The September Community Word covered financial threats to child care as government aid was on the verge of ending. Money from the American Rescue Plan Act stopped Sept. 30.

“The basic business model of child care — where it costs more to produce than parents can afford — is further complicated when there is a gap in the workforce where very few receive a reasonable pay for a demanding job,” said Linda Smith, director of the Early Childhood Initiative at the Bipartisan Policy Center think tank.

“Child care has widely been seen as a classic example of market failure,” she continued, talking to Stateline news. “It’s worth understanding because it was bad before COVID, and it has gotten worse.”

The 2021 American Rescue Plan Act included $24 billion to stabilize child-care centers during the COVID-19 pandemic and another $15 billion to boost grants to states to help low-income households with child-care costs. Providers were supposed to use the money to stay open, and some used it to raise salaries to recruit and retain workers. States were permitted to use the funds to help cover child-care costs for low-income families and also essential workers.

The end of such assistance may force more than 70,000 child-care programs to shut down, according to a study from the Century Foundation in June.

“Some states have increased their own investments in child care, providing a cushion against the end of the federal aid,” wrote Stateline reporter Robbie Sequeira, citing new laws and new spending in New Mexico, New York and Washington state.

In the short term, state efforts might save some child-care providers from cutbacks or closures after the pandemic-era assistance ended, but long-term, accessible and affordable child care, centers’ low pay and staff turnover all remain.

“Child care advocates assert that most, if not all, states eventually will need federal help,” Sequeira added.

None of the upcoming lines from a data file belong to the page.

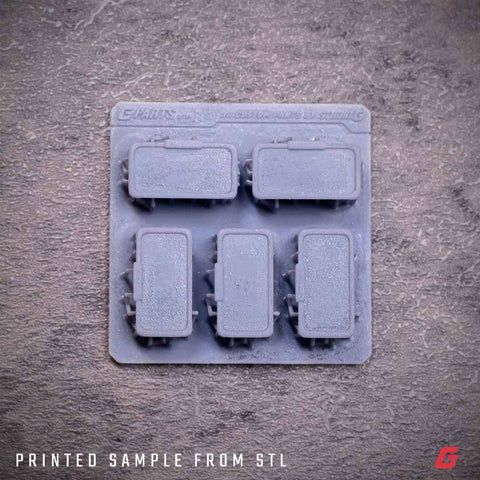 GParts GP-016 1/100 Control Center
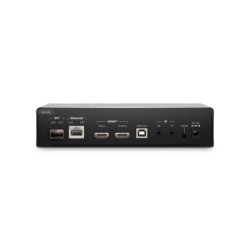 4K60 HDMI KVM over IP-forlenger 100 m / 60 km med USB, RS232 og lyd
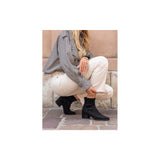 SHOES Adorina Dam Stövel 2592A-1 Shoes Black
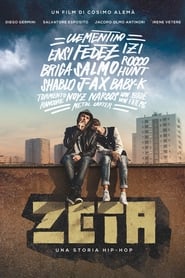 Poster Zeta - Una storia hip-hop 2016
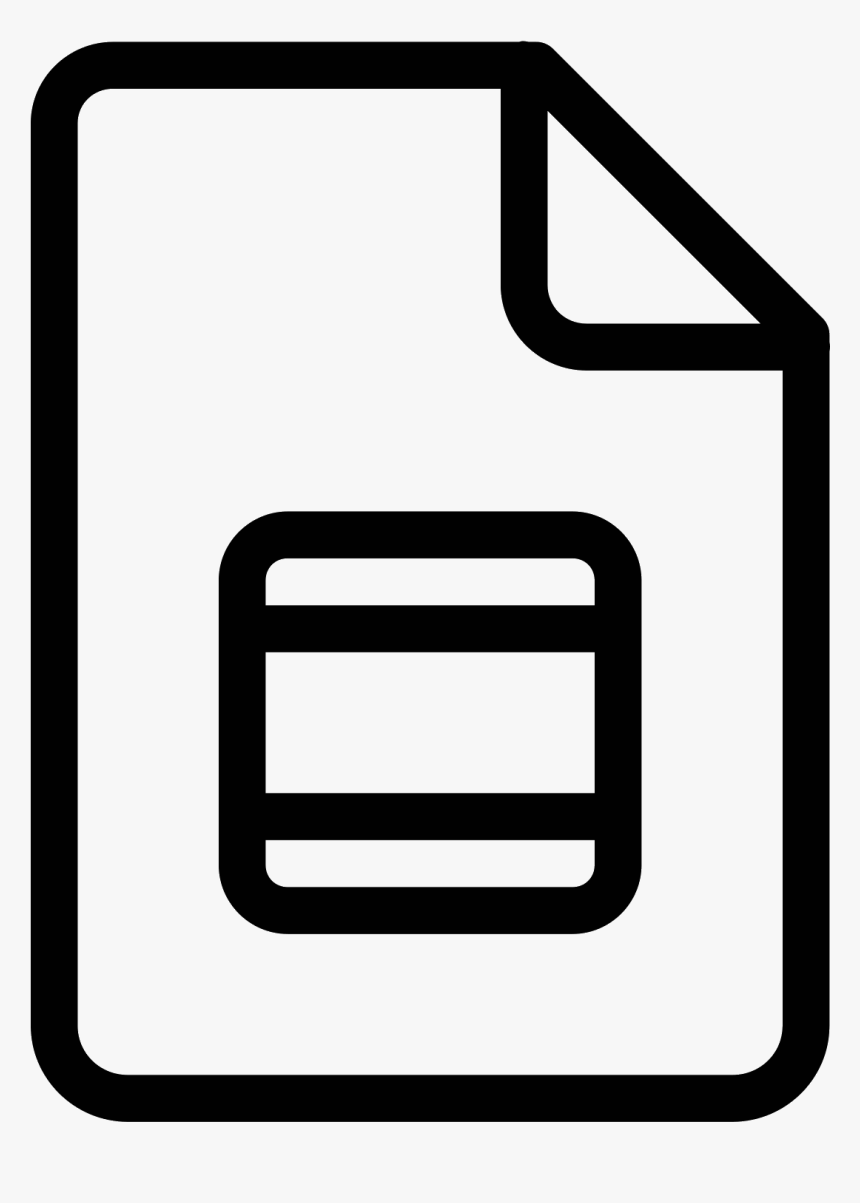 Google Slides Icon, HD Png Download , Transparent Png Image PNGitem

If so, one idea might come from Canada.

Perhaps considering Scandinavian countries with strong federal support for child care, Canadian lawmakers accepted that public funds could underwrite child care in a nationwide program, and during the pandemic they committed $30 billion over five years to create a Canada-wide early learning and child-care system, according to the Hechinger Report. In the years since, the government initiative started focusing on lowering parents’ child-care fees to $10 a day.

In the system, each Canadian province controls much of its own child-care structure.

Canada’s system is in year 2 of the build-out process and has some of the same challenges Americans face, such as adequate staffing, but already, almost half of its provinces and territories offer regulated child care — for an average of $10 a day.